Re: Specific tastes in gaming. We all have them, what's yours?
I like something that's believable. That's maybe why Fantasy rates fairly low (but not zero) in my preferences. If I'm doing magic it has to be something that doesn't totally stick two fingers up to the laws of physics. I can go with Invisibility and Charm Other, but Create Food and Drink out of thin air? No thanks. Oh, and what does the Purple Dragon, apparently living for centuries in Room 101 of the Death Druid's Dungeon, do with all its dung?
My sci-fi has to be believable, too. I much prefer Traveller over Star Wars (gotta love my black with red spots Traveller dice), however, I find slower-than-light and spin-gravity to be too restrictive.

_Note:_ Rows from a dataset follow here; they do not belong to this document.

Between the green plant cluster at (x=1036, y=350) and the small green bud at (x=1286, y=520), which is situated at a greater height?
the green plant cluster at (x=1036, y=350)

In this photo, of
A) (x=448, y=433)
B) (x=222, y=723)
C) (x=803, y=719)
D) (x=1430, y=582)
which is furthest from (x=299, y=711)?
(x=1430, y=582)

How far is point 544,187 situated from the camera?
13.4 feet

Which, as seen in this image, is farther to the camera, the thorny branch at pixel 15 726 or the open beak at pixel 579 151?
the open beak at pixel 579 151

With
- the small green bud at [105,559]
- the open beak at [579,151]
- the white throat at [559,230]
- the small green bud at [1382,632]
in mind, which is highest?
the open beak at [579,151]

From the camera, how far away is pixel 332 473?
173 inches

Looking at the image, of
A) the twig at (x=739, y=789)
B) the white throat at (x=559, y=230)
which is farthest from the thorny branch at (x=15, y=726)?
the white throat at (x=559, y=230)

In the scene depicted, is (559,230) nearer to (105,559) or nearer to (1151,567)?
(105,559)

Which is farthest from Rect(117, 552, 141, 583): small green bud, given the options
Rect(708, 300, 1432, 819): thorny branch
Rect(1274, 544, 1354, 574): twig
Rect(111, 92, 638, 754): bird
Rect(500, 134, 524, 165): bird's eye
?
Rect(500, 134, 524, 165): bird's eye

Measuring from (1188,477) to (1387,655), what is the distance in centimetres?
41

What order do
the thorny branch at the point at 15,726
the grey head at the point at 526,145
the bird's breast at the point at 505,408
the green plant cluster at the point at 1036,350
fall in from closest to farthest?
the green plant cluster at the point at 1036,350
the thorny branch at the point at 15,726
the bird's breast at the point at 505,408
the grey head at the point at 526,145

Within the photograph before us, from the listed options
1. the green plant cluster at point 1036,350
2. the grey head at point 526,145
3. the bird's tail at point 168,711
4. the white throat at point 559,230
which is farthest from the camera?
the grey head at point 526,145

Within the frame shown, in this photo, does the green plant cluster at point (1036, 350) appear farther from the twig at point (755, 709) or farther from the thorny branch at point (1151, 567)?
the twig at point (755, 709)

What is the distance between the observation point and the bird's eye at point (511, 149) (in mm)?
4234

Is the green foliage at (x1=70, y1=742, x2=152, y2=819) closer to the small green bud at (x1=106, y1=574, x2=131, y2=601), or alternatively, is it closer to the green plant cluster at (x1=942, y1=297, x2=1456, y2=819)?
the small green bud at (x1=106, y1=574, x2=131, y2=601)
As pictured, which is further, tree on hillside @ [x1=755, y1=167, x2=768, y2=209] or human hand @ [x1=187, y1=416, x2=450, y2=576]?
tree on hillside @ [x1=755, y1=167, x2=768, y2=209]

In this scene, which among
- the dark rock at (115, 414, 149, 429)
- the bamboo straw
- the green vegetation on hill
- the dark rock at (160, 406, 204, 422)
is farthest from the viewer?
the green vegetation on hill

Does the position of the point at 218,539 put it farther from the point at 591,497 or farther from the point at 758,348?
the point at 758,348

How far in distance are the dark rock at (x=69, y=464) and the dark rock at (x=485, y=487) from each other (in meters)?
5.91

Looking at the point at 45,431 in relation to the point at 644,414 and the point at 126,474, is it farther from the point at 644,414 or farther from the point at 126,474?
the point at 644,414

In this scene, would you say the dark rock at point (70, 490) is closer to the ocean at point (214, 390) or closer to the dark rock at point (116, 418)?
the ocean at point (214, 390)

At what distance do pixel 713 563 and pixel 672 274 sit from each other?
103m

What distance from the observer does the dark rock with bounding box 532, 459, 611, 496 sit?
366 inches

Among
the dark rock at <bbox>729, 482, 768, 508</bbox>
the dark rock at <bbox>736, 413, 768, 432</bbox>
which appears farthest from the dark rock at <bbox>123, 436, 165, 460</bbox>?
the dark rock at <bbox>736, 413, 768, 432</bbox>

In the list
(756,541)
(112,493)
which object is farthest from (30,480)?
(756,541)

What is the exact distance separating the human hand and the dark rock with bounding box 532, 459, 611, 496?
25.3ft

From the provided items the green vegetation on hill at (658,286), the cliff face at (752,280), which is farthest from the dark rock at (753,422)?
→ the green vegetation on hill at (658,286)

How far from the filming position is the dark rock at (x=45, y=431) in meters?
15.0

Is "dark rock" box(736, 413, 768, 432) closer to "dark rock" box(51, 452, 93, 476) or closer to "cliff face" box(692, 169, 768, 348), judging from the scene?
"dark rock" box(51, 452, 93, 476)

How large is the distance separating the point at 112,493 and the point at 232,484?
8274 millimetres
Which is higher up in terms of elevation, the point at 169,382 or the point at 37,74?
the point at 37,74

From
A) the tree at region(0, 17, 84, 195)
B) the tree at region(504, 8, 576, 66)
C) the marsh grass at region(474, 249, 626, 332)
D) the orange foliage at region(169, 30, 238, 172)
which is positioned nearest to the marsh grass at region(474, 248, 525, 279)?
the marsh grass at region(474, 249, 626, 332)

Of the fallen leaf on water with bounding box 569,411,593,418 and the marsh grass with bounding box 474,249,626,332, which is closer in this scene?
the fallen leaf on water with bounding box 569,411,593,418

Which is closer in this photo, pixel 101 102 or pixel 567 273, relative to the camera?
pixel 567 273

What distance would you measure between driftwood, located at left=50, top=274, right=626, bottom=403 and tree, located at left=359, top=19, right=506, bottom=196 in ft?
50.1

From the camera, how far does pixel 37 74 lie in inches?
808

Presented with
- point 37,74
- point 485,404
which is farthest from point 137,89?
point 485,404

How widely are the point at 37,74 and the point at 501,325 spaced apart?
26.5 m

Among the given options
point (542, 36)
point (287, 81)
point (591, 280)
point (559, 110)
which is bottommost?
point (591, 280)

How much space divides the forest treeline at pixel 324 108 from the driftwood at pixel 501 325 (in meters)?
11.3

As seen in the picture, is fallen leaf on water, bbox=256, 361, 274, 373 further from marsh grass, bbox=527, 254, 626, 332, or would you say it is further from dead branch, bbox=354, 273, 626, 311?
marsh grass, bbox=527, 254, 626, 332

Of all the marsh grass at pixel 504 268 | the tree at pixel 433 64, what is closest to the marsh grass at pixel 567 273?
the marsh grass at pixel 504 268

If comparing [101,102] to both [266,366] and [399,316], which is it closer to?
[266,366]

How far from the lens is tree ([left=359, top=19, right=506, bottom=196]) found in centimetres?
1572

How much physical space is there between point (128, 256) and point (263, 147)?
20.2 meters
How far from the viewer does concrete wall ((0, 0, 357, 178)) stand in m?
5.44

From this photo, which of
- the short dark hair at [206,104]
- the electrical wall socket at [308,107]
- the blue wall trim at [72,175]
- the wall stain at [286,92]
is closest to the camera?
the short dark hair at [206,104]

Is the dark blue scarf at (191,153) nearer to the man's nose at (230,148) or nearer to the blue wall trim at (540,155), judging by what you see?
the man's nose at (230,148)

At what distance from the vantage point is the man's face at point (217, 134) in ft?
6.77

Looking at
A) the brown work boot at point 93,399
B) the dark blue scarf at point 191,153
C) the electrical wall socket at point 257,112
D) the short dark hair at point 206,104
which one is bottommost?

I don't really like mixing genres - one of my pet hates is science-fantasy. If you have all that tech, why the fruit would you carry (and spend half your life learning to use) a sharpened metal stick? It's just not believable.
A game has to have a story, whether it's devised by the GM or the players, there needs to be some form of plot or it becomes a pointless dice-rolling exercise. My preference is for a GM-directed sandbox - the GM provides a universe and a few plot hooks and the players, like people in the real world, decide what to do and where to go.
In my games (and games I like to play in), if PCs are sensible, they'll usually survive. Death is a result of stupidity, self-sacrifice, not reading the warning signs, or a gamble gone wrong, rather than a fluke dice roll. If three of you take on a biker gang in a back alley the results are... believable.
I've played Fantasy and Sci-fi in the past (and will in the future) but my current taste is setting the PCs against a real or alternate historical background with characters in the mould of Ivanhoe, D'Artagnan and Flashman.